Excerpt to read →
Part Two
All images can be clicked on for a larger view.
Now that the steering linkage, torsion bars, brake lines and axles are removed, the final
dissassembly process involving removing the spindle and then the upper and lower A-arms can
commence.  Unfortunately, I lack the pictures of removing the actual spindles.  I attacked this
process a little differently.   I elected to retain a combination of my stock original ball joints and
the ball joints that came on the used A-arms.  My reasoning for doing this is that all of the ball
joints in question appeared to be in perfectly good condition.   They could easily be replaced at
a later date, but by not remplacing them, installation of the arms was made far easier.   The
upper ball joints were left attached to upper part of the spindle.  This allowed it be very easily
bolted to the new WCOR upper A-arms using the 4 bolts.   The lower ball joints were left
attached to the lower WCOR A-arms by the original owner.   This allowed to be easily bolt the
lower A-arms to the spindle using 4 bolts.   None of this required me seperating any of the ball
joints, which is what I was trying to avoid to save time and trouble.  

Once the spindle was unbolted, the upper and lower A-arms simply unbolted from the frame.  
The upper A-arms are bolted to the top of the frame using 3 giant bolts.   The lower A-arms are
bolted to lower frame mounts using two long bolts.

Aim → Carry the suspension teardown write-up above forward, starting right after its last sentence.

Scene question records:
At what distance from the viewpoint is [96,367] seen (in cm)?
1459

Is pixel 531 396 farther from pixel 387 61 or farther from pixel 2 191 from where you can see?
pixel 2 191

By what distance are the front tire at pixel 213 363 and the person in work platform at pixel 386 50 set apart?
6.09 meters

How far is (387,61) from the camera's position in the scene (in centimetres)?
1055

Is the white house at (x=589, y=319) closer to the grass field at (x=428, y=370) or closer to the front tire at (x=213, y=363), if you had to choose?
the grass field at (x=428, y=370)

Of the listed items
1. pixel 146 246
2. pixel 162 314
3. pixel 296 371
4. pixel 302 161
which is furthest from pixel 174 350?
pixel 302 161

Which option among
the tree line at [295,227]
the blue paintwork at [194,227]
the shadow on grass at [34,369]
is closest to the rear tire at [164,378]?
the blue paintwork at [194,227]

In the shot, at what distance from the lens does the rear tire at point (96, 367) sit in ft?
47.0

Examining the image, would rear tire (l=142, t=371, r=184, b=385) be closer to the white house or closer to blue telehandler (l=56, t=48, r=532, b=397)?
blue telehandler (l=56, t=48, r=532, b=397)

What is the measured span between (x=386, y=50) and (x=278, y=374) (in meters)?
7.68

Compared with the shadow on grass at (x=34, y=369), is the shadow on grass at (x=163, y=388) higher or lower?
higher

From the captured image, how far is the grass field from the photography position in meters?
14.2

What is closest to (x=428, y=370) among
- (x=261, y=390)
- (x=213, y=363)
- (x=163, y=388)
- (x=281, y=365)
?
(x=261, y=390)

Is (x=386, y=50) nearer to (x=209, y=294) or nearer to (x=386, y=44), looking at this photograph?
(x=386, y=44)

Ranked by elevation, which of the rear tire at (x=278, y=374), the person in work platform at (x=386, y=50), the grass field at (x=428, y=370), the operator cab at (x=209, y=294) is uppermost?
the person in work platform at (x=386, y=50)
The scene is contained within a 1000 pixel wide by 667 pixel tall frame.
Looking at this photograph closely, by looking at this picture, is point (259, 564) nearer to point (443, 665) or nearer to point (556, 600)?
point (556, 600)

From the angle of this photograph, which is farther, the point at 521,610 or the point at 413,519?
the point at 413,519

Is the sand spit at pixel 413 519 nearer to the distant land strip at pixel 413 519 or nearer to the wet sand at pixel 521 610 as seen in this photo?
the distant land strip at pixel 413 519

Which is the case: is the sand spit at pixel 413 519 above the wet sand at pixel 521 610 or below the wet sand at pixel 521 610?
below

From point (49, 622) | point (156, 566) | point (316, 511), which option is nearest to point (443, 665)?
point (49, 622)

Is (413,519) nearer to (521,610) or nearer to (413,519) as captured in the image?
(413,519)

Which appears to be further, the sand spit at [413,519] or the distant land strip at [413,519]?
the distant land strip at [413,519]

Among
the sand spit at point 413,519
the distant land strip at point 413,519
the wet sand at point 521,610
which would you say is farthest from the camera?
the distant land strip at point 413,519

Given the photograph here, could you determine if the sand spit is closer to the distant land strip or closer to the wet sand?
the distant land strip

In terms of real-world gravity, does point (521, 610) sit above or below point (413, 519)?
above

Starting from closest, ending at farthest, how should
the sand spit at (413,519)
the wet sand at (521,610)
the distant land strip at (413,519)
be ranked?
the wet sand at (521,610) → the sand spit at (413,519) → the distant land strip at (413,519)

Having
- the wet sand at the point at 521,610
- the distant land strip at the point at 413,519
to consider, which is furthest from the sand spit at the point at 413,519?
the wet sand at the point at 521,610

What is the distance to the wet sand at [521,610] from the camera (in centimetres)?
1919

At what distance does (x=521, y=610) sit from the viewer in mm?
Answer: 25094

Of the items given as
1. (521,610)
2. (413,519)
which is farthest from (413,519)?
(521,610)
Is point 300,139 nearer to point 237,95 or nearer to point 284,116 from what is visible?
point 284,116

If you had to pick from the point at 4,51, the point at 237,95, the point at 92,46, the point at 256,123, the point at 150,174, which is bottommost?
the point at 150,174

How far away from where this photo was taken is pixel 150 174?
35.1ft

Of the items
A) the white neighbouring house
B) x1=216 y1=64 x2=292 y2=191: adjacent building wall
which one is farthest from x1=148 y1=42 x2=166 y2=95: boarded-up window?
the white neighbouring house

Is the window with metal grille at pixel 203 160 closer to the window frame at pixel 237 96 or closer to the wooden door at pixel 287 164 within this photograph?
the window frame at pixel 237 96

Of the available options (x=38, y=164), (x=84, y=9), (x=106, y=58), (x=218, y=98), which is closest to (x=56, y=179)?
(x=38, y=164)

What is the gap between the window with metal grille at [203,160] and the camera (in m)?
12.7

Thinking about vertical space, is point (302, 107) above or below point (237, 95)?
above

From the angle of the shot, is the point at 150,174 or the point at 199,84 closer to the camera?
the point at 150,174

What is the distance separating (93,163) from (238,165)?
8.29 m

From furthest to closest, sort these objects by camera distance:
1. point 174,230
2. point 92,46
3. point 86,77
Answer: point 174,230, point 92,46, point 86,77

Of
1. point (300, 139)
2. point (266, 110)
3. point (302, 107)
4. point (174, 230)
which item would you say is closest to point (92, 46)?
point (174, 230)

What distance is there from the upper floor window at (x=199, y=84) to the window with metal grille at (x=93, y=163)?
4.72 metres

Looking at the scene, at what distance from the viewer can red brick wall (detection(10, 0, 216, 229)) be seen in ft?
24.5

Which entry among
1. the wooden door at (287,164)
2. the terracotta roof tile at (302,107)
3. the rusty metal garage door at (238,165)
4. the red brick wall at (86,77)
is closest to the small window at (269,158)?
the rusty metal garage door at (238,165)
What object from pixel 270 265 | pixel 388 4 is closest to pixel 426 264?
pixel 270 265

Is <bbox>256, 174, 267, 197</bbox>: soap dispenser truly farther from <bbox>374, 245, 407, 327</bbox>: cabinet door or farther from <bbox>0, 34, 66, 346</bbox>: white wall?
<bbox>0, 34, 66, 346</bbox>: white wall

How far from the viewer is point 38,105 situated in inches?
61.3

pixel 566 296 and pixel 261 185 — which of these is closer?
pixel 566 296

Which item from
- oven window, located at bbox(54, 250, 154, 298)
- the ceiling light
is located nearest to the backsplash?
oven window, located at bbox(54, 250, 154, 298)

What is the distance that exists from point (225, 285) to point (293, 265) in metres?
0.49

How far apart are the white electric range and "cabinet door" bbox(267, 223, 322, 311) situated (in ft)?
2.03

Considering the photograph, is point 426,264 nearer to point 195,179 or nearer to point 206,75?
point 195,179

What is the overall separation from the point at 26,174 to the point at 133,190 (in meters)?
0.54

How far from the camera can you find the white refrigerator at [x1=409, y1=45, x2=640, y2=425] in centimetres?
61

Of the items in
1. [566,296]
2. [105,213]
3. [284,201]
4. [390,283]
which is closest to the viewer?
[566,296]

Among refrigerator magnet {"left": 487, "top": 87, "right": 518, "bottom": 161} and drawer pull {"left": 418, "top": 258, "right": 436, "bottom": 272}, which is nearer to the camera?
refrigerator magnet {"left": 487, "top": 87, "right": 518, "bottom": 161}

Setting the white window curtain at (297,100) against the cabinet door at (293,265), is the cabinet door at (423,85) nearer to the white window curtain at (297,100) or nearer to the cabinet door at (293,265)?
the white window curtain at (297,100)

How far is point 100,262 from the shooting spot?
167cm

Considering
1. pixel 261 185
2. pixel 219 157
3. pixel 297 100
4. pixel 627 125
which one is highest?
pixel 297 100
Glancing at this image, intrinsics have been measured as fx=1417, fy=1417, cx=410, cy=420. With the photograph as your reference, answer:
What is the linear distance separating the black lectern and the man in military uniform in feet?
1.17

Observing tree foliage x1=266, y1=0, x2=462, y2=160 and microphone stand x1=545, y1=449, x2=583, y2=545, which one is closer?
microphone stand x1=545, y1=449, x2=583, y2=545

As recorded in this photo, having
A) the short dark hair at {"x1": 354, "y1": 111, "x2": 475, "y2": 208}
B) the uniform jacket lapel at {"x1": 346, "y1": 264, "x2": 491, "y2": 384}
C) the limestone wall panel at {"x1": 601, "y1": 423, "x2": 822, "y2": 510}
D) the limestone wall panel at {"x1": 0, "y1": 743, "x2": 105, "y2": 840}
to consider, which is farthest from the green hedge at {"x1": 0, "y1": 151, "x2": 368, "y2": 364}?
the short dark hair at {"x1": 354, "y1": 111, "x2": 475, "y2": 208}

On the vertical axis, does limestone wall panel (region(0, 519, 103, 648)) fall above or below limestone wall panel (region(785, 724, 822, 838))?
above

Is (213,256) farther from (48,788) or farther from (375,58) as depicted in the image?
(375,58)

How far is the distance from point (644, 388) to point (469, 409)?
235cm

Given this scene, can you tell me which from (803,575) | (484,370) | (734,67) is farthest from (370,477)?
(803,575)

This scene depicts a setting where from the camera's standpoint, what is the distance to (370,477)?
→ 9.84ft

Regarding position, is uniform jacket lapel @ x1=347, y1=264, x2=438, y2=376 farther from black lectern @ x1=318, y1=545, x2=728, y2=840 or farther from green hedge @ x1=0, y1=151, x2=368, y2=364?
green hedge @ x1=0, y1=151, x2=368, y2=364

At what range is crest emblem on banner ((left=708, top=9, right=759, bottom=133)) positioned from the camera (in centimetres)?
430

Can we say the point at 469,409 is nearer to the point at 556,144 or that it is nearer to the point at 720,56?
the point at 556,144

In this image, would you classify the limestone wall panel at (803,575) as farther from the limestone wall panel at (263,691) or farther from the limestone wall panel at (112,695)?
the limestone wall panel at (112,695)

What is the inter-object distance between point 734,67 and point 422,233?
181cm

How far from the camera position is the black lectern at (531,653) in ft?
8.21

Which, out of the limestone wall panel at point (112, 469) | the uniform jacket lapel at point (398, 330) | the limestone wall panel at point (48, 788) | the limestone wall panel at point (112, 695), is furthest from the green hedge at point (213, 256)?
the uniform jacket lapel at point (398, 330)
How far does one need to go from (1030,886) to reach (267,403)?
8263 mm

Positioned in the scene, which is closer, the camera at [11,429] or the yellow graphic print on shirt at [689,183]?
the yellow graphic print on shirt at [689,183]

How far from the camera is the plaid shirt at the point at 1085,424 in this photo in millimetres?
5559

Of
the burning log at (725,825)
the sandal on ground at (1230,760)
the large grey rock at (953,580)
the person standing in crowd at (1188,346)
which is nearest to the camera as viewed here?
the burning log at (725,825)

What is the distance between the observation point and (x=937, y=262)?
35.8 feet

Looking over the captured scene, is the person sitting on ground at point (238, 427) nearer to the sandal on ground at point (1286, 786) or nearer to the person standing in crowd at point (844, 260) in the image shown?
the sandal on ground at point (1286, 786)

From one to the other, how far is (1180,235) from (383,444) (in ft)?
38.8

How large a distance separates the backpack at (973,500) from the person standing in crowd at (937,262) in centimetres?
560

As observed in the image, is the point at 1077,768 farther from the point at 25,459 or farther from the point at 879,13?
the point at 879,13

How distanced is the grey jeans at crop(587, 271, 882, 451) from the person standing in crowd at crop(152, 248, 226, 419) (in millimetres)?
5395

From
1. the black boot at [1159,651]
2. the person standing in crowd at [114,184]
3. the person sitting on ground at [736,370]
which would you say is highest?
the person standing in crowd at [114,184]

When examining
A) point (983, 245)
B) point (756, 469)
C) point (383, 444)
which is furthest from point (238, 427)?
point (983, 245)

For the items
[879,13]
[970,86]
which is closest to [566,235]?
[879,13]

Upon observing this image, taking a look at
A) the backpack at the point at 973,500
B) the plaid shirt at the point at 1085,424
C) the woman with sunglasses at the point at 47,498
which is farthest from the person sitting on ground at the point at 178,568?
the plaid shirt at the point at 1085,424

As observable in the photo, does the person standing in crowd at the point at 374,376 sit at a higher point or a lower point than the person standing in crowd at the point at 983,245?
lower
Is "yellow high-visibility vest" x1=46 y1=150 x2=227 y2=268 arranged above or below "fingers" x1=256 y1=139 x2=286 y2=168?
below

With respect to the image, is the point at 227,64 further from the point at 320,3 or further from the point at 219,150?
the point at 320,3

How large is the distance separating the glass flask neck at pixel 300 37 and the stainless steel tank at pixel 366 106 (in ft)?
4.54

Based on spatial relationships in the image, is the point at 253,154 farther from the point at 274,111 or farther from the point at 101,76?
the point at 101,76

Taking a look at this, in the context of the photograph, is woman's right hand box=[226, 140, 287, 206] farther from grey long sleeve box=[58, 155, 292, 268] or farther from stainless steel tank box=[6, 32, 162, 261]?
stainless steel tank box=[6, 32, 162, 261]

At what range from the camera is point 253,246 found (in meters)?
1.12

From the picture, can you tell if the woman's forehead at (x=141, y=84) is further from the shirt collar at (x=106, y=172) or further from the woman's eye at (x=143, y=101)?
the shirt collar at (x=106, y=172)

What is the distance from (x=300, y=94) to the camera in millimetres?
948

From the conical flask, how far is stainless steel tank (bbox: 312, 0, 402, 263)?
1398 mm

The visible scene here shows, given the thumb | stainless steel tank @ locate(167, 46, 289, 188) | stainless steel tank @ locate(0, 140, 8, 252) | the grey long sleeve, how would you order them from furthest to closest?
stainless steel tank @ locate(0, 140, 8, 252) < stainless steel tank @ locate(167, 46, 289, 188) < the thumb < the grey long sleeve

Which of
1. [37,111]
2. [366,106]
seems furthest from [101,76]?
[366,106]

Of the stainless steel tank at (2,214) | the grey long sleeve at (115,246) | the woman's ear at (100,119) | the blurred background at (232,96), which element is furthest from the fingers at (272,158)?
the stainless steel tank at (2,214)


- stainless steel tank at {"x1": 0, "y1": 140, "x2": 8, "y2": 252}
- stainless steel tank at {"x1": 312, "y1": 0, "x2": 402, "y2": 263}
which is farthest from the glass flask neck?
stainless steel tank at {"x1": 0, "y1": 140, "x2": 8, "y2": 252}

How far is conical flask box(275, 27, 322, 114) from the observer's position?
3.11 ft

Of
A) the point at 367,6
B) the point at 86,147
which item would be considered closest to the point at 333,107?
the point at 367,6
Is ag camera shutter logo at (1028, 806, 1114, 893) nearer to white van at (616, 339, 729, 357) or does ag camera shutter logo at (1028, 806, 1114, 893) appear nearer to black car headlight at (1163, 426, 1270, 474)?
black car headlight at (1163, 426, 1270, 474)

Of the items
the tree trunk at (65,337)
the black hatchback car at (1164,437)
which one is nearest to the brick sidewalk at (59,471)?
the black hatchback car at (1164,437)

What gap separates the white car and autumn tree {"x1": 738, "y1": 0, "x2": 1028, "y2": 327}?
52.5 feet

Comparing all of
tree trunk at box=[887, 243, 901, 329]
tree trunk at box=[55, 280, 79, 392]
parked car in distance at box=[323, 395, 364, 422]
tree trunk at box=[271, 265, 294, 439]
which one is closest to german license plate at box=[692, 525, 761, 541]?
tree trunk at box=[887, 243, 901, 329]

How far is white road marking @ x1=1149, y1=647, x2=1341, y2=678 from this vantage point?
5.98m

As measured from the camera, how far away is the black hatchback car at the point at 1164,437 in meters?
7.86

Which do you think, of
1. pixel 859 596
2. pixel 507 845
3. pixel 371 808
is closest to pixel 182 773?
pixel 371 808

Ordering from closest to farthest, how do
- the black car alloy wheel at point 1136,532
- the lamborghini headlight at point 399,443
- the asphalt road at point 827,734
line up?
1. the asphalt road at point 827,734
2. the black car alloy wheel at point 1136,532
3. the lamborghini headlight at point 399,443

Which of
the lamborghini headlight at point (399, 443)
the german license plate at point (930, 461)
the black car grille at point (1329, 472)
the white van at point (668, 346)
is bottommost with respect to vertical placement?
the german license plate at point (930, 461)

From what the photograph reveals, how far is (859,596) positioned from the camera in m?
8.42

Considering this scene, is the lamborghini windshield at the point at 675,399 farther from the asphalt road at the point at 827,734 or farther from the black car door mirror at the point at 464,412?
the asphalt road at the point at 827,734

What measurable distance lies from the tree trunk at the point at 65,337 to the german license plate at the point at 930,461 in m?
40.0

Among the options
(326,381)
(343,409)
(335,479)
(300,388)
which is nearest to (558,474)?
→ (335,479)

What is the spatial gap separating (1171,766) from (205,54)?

Output of the task →
The spindle unbolted from the A-arm.  Note the
upper ball joint still attached.  I also elected not to
dissassemble the rotor and wheel bearings.  This
was the save time and cost in parts.  The wheel
bearings can easily be attended too at a later date.
The stock upper and lower A-arms sans spindle.  
Note, how the lower ball joint is still attached to the
stock lower A-arm.  This is the ball joint that I will
NOT be reusing.  The new WCOR A-arm also has a
ball joint attached in the same manner as on the
stock arm and it is that ball joint that I will bolt to
the spindle during reassembly.
The stock lower A-arms removed from the lower
mounts.  Also showing the lower mount bolts. Note
the upper bumpstop at the top of the picture.  It is
this bumpstop which limits the droop of the
A four stock A-arms, finally removed.  More parts
to be stored, probably never to be used again.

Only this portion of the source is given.